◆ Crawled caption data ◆
────────────────────

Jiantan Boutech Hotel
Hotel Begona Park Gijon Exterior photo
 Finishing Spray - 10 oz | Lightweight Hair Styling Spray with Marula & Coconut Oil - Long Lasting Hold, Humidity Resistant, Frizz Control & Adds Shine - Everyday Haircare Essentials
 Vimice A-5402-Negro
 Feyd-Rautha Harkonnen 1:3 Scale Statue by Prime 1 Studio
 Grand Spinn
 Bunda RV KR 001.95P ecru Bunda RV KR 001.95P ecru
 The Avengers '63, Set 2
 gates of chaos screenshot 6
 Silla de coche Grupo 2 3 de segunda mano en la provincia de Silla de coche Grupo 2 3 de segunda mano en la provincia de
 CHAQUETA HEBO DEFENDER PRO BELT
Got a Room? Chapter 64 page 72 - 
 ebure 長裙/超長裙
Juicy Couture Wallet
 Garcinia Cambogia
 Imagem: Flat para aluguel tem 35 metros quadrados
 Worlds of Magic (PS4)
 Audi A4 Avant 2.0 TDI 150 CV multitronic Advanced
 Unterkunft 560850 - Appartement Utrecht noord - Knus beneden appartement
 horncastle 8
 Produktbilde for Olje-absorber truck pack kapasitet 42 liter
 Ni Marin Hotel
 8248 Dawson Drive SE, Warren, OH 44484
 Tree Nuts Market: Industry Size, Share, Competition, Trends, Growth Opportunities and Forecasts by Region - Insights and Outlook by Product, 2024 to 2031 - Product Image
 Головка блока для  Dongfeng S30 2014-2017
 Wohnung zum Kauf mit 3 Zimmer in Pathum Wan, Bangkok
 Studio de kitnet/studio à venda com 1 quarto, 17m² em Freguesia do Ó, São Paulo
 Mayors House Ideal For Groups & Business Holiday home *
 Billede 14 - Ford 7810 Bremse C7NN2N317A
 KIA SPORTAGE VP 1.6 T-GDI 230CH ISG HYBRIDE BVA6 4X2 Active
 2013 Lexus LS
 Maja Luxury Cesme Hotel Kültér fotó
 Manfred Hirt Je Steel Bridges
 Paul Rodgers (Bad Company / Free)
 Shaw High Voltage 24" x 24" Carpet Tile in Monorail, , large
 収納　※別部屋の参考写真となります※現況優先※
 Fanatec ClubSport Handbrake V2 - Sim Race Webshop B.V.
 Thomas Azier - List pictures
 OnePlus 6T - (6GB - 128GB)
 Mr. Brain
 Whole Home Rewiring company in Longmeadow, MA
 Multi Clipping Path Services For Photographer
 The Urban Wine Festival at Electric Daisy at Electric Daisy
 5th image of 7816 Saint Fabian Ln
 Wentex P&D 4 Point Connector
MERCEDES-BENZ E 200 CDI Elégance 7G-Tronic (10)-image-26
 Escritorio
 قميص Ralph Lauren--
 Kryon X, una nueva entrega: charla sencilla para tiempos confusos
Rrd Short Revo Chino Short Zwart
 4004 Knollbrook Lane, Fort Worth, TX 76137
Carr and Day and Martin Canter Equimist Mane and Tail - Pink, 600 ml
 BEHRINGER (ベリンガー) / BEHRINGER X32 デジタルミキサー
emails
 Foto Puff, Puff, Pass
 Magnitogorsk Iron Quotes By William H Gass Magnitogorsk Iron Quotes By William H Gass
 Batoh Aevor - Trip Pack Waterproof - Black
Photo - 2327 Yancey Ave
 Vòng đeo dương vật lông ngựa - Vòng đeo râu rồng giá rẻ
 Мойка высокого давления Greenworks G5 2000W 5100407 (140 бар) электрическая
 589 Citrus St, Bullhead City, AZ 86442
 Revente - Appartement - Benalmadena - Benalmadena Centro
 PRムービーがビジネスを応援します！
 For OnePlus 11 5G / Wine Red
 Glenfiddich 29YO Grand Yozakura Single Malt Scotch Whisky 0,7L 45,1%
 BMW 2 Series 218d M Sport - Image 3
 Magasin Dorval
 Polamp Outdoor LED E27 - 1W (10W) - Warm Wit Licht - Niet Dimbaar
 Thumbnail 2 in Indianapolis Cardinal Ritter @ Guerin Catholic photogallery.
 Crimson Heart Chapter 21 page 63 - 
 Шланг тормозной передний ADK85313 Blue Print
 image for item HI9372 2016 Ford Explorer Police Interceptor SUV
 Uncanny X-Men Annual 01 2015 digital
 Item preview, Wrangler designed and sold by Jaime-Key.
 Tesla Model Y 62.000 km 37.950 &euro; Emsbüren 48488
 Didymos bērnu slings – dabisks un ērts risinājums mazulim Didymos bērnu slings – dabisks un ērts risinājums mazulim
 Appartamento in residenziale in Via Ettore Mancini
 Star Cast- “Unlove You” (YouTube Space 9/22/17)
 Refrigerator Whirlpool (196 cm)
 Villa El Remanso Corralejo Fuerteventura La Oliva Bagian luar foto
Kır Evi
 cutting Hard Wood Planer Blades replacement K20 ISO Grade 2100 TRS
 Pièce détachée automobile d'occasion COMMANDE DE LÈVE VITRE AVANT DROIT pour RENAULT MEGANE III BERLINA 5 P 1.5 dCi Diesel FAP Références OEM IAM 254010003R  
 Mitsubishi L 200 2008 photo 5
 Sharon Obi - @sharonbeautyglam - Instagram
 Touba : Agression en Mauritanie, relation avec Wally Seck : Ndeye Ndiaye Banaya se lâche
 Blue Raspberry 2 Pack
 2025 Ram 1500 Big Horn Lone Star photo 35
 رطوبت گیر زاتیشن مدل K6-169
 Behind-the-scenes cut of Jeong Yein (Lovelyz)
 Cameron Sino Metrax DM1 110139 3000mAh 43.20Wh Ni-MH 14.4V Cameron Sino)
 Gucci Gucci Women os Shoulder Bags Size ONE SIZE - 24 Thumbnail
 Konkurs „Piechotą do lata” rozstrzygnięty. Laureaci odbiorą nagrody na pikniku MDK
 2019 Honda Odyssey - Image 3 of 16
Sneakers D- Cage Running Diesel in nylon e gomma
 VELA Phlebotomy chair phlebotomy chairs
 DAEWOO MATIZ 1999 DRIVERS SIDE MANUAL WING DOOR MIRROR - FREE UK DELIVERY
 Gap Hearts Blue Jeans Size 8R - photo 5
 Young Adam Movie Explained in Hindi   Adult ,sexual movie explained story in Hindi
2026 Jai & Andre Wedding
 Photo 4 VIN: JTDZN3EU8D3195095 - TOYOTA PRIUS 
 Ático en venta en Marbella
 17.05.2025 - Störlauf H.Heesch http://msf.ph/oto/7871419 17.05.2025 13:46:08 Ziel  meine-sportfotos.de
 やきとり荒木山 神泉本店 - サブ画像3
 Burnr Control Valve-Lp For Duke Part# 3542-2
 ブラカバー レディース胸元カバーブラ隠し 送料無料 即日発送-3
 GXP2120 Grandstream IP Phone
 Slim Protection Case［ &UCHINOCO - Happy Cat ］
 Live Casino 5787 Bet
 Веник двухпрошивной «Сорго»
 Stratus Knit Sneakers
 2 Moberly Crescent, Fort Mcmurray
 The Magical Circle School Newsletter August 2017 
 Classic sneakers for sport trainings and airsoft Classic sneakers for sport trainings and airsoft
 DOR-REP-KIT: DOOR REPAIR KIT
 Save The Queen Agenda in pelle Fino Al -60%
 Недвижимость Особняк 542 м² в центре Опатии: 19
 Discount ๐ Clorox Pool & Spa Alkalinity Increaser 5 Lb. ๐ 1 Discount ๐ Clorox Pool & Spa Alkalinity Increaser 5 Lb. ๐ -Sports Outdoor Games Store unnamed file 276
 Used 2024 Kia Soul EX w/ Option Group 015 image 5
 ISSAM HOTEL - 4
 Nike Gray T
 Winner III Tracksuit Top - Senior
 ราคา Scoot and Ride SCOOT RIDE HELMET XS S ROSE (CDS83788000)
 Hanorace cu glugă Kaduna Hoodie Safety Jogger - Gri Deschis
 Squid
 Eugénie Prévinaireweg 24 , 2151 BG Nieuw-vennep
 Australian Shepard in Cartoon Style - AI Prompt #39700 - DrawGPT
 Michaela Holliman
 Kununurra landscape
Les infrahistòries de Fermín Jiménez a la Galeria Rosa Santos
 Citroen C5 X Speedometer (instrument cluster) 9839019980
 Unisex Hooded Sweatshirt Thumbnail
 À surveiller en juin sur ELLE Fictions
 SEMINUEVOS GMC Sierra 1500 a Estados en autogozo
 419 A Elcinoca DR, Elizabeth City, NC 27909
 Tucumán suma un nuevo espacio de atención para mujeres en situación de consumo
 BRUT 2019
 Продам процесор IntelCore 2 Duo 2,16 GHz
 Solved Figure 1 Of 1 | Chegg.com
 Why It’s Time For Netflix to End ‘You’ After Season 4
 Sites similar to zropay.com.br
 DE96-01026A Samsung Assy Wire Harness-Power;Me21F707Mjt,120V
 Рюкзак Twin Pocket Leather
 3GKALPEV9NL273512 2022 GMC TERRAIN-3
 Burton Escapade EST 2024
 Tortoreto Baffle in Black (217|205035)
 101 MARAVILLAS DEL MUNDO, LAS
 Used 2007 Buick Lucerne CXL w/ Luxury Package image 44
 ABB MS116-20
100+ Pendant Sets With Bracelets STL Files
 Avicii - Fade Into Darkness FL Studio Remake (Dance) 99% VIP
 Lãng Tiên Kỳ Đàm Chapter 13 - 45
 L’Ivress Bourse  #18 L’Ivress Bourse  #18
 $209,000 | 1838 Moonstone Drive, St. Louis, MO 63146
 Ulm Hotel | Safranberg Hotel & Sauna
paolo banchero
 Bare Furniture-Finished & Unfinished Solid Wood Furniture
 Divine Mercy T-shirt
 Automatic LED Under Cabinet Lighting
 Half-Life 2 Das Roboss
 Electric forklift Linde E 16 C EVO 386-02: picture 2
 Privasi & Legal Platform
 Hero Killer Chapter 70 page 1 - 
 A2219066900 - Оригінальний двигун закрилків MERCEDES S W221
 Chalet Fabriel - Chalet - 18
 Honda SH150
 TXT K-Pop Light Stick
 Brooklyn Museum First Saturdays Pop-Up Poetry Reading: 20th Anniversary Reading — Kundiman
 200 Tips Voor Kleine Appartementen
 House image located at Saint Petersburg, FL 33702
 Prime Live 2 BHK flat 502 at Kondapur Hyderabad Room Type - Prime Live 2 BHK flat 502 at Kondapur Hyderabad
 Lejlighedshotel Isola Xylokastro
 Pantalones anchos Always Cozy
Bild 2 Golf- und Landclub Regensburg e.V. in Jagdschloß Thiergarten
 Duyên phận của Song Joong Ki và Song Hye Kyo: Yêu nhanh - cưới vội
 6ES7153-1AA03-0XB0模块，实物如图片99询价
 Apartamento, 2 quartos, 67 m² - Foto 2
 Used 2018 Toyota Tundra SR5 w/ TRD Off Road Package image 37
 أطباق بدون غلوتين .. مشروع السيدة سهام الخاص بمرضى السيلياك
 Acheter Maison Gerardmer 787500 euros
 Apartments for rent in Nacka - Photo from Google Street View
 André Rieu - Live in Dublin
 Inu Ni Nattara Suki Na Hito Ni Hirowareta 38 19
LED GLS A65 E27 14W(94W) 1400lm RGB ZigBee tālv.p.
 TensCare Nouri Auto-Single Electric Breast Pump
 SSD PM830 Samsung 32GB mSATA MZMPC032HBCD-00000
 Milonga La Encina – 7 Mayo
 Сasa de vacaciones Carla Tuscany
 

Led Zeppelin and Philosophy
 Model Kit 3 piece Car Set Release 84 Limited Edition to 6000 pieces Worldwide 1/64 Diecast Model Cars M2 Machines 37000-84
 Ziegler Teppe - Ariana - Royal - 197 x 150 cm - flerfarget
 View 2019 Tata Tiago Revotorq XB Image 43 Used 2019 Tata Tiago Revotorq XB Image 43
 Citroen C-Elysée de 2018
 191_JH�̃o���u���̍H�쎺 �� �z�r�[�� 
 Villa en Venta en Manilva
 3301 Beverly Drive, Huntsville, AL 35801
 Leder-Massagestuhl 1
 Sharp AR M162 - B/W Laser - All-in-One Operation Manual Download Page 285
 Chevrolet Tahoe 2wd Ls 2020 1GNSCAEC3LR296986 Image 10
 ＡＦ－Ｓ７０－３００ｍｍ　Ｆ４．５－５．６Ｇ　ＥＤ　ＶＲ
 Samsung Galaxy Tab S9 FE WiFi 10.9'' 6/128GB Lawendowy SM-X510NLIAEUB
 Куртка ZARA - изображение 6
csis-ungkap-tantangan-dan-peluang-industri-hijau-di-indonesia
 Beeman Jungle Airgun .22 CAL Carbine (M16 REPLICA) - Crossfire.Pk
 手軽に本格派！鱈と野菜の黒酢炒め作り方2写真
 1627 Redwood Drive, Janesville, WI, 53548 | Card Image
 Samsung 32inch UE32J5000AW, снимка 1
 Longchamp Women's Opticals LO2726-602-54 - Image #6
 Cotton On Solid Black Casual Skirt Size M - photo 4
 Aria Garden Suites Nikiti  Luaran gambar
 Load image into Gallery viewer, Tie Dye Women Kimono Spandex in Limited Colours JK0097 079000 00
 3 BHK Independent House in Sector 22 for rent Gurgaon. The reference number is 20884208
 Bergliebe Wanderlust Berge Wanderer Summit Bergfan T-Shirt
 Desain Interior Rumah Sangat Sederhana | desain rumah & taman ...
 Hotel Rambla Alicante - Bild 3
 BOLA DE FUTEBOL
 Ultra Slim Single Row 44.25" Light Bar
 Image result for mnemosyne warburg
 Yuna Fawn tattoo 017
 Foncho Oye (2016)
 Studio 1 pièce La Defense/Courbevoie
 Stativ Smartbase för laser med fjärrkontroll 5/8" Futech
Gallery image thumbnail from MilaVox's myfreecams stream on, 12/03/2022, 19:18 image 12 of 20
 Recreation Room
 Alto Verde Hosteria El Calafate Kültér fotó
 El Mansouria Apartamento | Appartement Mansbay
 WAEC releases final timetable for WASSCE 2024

────────────────────

◆ EXERCISE BRIEF ◆
Could you set down, word for word, only the lines above from the line with "4004 Knollbrook Lane, Fort Worth, TX 76137" to the line with "Glenfiddich 29YO Grand", including both?

◆ SOLUTION FOR THIS TASK ◆
 4004 Knollbrook Lane, Fort Worth, TX 76137
Carr and Day and Martin Canter Equimist Mane and Tail - Pink, 600 ml
 BEHRINGER (ベリンガー) / BEHRINGER X32 デジタルミキサー
emails
 Foto Puff, Puff, Pass
 Magnitogorsk Iron Quotes By William H Gass Magnitogorsk Iron Quotes By William H Gass
 Batoh Aevor - Trip Pack Waterproof - Black
Photo - 2327 Yancey Ave
 Vòng đeo dương vật lông ngựa - Vòng đeo râu rồng giá rẻ
 Мойка высокого давления Greenworks G5 2000W 5100407 (140 бар) электрическая
 589 Citrus St, Bullhead City, AZ 86442
 Revente - Appartement - Benalmadena - Benalmadena Centro
 PRムービーがビジネスを応援します！
 For OnePlus 11 5G / Wine Red
 Glenfiddich 29YO Grand Yozakura Single Malt Scotch Whisky 0,7L 45,1%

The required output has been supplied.